Morbus Parkinson: Warum Ausdauersport die Progression verlangsamt

14.1.2022

Ausdauersport verbessert entsprechend neuerer Studien die funktionelle und strukturelle Plastizität der für die Planung, Ausführung und Kontrolle von Bewegungen zuständigen Hirnregionen und wirkt so dem progredienten Abbau motorischer und kognitiver Funktionen bei Morbus Parkinson entgegen, berichtet die Deutsche Gesellschaft für Neurologie (DGN) in einer Pressemitteilung.

Jetzt vorgelegte Daten niederländischer Forscher liefern erstmals einen Erklärungsansatz dieser positiven Effekte von aerobem Training. Sie zeigen, dass es dabei zu einer stärkeren funktionellen Vernetzung sowohl zwischen vorderem und hinterem Putamen und dem sensomotorischen Kortex kommt als auch im rechten frontoparietalen Netzwerk.

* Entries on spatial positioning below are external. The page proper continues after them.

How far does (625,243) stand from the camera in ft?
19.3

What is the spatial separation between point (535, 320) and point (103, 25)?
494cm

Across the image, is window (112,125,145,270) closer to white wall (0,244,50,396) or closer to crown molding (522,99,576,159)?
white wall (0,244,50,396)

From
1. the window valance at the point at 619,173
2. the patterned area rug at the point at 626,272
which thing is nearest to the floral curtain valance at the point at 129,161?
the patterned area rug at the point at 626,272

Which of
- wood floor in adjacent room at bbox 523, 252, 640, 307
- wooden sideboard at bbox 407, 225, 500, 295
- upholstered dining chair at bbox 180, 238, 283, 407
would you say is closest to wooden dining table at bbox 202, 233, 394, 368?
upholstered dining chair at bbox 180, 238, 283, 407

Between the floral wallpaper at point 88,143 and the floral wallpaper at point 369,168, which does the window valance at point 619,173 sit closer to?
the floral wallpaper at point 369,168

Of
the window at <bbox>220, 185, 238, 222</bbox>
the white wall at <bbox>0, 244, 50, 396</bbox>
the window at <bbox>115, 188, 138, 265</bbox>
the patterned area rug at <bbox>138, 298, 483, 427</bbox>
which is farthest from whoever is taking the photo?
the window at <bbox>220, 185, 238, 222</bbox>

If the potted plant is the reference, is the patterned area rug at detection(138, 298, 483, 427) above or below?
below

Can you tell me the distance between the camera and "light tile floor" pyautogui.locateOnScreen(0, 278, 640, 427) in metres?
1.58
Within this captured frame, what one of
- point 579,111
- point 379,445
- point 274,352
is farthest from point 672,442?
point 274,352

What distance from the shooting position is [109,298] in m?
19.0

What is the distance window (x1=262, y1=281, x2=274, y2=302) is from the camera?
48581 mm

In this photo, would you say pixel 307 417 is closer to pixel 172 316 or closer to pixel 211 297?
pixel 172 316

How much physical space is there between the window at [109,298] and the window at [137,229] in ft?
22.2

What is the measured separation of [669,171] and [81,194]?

Bisherige Studienergebnisse zur Verlangsamung motorischer Defizite bei M. Parkinson im Frühstadium durch Ausdauersport deuten an, dass „wir von einer hohen klinischen Evidenz ausgehen können und raten Betroffenen, die mit der Diagnose Parkinson konfrontiert werden, daher immer zu regelmäßigem Ausdauersport“, erklärt Parkinsonexperte Prof. Dr. med. Lars Timmermann, stellvertretender DGN-Präsident und Direktor der Klinik für Neurologie des Universitätsklinikums Marburg (UKGM).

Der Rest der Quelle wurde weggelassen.